If the credit report doesn’t correctly reflect the monthly payment, Fannie Mae will allow student loan documentation in the file (i.e., most recent student loan statement), evidencing a different monthly payment than the credit report as alternative documentation to support the correct monthly payment amount. Also, a credit report supplement or update to the credit report to reflect the correct monthly payment amount is acceptable to document the monthly payment.
It is important to note that this does not change the requirement for student loans in deferment or forbearance. Fannie Mae indicated in their FAQ that payments in deferment or forbearance may not be excluded for qualifying. If the student loan is in deferment or forbearance and the credit report payment amount is missing (or $0), lenders must calculate a qualifying payment by either using 1% of the outstanding student loan balance or a fully amortizing payment using the documented loan repayment terms.
DEBTS PAID BY OTHERS
Another significant improvement announced in this seller update was regarding debts paid by others. With it, for non-mortgage debt, if the borrower can prove someone else has been making the payment on the debt for the previous 12 months, it does not need to be included in the qualifying ratio. The actual update from Fannie Mae states:
If the lender obtains documentation that a non-mortgage debt has been satisfactorily paid by another party for the past 12 months, then the debt can be excluded from the debt-to-income ratio. This policy applies regardless of whether the other party is obligated on the debt. NOTE: This policy does not apply if the other party is an interested party to the subject transaction (such as the seller or realtor).
So, for instance if a parent took out loans for their child’s education and the child is now paying that debt, or the student took out the loan but the parent has been making the payment for the child, as long as it is documented with the most recent 12 months’ cancelled checks (or bank statements evidencing 12 months’ payments) showing the other party is making the payment, we can exclude that monthly payment in the ratios.

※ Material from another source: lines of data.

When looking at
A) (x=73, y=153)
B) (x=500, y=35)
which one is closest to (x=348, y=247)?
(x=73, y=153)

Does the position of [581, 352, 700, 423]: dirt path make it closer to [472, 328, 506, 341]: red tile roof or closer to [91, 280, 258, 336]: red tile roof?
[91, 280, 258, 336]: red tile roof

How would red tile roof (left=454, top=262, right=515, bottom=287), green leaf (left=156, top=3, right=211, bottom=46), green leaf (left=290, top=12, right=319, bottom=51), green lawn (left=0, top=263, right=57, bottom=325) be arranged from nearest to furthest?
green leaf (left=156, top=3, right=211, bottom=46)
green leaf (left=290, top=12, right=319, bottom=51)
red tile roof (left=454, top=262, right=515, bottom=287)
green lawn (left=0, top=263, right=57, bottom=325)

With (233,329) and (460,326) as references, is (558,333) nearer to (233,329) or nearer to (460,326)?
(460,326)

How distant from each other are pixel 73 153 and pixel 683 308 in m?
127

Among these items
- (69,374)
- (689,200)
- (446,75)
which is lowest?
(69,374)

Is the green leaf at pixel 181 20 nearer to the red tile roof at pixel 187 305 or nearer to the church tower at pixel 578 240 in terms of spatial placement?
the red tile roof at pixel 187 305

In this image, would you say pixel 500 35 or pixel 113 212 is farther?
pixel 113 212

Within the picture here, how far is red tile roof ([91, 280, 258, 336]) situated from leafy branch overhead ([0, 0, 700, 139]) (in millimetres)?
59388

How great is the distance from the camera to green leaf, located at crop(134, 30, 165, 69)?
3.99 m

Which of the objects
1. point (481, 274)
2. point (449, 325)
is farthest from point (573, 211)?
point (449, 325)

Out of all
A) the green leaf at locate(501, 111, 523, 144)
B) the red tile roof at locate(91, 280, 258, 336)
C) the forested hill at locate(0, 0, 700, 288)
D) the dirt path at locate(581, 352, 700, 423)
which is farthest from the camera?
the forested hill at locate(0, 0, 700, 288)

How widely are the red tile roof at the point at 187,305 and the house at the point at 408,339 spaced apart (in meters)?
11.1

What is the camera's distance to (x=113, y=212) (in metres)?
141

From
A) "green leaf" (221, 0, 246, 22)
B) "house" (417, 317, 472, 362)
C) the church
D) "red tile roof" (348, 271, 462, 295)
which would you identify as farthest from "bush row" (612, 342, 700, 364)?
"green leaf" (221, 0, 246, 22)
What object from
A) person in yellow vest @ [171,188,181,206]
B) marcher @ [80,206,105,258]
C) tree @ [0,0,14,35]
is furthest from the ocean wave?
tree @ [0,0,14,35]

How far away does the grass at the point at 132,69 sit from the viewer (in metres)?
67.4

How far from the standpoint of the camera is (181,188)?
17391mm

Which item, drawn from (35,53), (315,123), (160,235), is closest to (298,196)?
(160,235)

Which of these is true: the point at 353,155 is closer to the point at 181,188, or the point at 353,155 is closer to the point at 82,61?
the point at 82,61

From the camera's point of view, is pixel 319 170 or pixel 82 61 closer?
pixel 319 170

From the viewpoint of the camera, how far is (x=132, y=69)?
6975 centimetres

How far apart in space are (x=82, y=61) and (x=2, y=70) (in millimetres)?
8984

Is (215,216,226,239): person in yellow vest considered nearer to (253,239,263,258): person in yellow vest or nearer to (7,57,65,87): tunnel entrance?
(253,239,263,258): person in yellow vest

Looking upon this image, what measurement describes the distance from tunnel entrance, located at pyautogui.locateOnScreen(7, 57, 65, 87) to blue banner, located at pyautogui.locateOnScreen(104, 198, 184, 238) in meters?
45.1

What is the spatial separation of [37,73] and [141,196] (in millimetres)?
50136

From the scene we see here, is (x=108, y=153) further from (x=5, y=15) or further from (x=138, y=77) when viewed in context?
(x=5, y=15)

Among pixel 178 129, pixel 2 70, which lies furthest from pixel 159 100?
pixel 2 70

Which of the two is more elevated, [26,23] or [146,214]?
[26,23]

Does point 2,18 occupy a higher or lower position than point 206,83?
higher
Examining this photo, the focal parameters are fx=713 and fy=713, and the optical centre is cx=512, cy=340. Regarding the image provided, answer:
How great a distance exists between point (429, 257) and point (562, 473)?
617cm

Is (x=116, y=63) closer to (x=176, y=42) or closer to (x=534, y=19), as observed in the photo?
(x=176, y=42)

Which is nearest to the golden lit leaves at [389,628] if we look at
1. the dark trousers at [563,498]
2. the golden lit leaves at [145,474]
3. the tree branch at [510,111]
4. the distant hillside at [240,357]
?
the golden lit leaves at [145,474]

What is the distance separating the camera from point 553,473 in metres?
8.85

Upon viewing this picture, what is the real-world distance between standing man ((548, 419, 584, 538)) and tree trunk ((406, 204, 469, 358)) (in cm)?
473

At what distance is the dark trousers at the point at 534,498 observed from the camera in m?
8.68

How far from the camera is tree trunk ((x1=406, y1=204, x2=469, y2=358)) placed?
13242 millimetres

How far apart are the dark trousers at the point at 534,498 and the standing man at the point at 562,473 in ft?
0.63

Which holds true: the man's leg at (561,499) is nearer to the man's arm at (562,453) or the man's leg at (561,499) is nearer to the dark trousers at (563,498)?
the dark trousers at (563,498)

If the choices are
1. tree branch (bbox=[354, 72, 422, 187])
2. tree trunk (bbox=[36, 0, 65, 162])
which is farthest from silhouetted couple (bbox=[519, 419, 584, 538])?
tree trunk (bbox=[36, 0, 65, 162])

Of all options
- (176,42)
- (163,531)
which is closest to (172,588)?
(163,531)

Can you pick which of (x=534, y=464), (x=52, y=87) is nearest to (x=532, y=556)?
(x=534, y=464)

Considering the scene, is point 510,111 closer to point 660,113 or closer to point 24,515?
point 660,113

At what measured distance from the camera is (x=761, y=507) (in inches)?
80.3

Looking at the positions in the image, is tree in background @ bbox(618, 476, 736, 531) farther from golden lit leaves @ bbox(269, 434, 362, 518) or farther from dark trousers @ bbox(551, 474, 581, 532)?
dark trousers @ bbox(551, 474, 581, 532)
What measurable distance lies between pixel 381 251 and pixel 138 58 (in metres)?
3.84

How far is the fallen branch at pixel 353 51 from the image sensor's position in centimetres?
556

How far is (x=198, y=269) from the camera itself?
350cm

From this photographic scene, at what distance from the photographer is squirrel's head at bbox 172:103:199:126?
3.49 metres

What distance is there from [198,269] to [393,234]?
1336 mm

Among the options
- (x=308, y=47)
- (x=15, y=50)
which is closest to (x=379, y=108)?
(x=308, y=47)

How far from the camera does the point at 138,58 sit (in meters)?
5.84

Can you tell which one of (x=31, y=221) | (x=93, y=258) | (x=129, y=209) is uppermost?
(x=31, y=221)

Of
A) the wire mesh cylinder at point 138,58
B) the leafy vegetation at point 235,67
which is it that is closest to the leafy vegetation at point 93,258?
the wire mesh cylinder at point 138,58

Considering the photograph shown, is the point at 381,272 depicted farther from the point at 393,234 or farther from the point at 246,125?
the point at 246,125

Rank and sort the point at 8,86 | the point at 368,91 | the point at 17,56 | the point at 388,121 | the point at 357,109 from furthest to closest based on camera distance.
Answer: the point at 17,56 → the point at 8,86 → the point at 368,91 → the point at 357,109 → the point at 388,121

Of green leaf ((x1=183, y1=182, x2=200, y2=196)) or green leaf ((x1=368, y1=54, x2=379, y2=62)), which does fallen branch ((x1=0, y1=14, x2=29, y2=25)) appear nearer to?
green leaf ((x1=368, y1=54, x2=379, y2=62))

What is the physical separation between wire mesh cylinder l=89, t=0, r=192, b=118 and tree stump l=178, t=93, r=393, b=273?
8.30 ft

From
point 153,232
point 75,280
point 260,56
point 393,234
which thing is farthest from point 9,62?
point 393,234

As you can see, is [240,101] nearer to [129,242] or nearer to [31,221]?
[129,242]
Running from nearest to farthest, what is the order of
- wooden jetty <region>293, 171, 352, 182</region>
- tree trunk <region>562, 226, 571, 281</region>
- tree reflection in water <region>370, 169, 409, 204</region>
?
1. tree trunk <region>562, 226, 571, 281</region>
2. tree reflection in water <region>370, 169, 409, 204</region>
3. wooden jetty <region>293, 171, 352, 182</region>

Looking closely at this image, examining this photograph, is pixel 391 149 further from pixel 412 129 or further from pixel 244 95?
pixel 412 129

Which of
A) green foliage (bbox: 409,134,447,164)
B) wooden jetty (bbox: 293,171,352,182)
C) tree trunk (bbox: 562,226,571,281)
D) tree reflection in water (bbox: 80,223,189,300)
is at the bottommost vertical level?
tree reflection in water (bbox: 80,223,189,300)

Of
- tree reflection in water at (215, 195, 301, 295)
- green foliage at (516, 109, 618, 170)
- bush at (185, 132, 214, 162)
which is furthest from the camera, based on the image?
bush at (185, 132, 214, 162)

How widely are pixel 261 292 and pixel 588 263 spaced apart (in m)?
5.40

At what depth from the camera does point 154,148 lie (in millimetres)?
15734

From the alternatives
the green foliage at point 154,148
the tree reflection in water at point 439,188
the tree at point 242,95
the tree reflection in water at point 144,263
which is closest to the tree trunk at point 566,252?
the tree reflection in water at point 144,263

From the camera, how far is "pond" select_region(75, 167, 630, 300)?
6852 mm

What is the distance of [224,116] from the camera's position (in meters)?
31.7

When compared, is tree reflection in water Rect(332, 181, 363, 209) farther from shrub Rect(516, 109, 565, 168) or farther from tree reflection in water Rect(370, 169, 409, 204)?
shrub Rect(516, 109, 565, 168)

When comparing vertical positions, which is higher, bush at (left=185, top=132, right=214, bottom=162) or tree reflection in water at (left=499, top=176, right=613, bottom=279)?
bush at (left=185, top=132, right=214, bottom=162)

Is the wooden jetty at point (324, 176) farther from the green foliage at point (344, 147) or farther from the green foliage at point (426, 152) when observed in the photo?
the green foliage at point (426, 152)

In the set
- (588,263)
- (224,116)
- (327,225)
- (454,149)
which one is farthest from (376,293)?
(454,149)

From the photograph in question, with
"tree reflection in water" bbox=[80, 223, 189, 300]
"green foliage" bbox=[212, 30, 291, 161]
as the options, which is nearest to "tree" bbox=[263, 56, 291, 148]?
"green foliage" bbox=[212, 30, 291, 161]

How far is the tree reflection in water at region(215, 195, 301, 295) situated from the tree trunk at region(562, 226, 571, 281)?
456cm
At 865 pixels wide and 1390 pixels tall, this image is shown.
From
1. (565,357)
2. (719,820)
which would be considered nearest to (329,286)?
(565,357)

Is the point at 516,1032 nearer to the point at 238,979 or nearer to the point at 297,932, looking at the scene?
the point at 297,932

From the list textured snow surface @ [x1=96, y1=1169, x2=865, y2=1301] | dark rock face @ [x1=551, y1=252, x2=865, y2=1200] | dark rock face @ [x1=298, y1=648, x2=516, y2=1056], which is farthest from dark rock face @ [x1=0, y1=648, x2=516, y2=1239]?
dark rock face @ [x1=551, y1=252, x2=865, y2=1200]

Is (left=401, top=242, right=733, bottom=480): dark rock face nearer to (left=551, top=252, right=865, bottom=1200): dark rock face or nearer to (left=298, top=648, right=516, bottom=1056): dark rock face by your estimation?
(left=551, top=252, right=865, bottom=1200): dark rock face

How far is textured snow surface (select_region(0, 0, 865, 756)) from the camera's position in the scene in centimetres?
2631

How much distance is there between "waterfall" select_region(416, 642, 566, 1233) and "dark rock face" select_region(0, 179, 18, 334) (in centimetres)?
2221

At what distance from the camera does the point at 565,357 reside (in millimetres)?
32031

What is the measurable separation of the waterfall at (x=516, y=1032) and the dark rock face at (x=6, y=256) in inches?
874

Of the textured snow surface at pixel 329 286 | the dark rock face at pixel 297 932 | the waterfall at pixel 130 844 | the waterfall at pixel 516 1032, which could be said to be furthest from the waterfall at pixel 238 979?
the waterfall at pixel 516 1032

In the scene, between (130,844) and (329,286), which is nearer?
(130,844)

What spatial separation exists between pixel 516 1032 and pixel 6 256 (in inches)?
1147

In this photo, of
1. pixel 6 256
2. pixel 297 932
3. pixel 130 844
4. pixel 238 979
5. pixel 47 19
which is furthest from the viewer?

When using this option there also has to be evidence that there is no history of delinquent payments for that debt paid by others. If there were delinquencies, then the payment would have to be included in the borrower’s ratios. Additionally, Fannie Mae has indicated the other party has to pay the complete monthly obligation every month for a minimum of 12 months - the other party can’t be making a portion of the payment and have that part excluded. It is all or nothing in regard to debt paid by others.
Although this policy for debts paid by others will benefit borrowers with student debt, it is not limited to student debt. It includes all non-mortgage debts including installment, revolving, lease payments (including auto leases), alimony, child support, and separate maintenance.
For mortgage debt paid by others, Fannie Mae has not changed their policy, and in the published FAQ indicated: Our policy regarding mortgage debt has not changed. We will continue permitting exclusion of the mortgage monthly payment from a borrower’s DTI ratio when the lender can provide a 12-month history of satisfactory payment by another party, but only if the other party is obligated on the mortgage debt.
PRMG is pleased to have already aligned with Fannie Mae on these changes and allow borrowers who have been weighed down with student loans to ease the burden it has placed on them and help achieve the dream of homeownership with these new policies in regards to qualifying.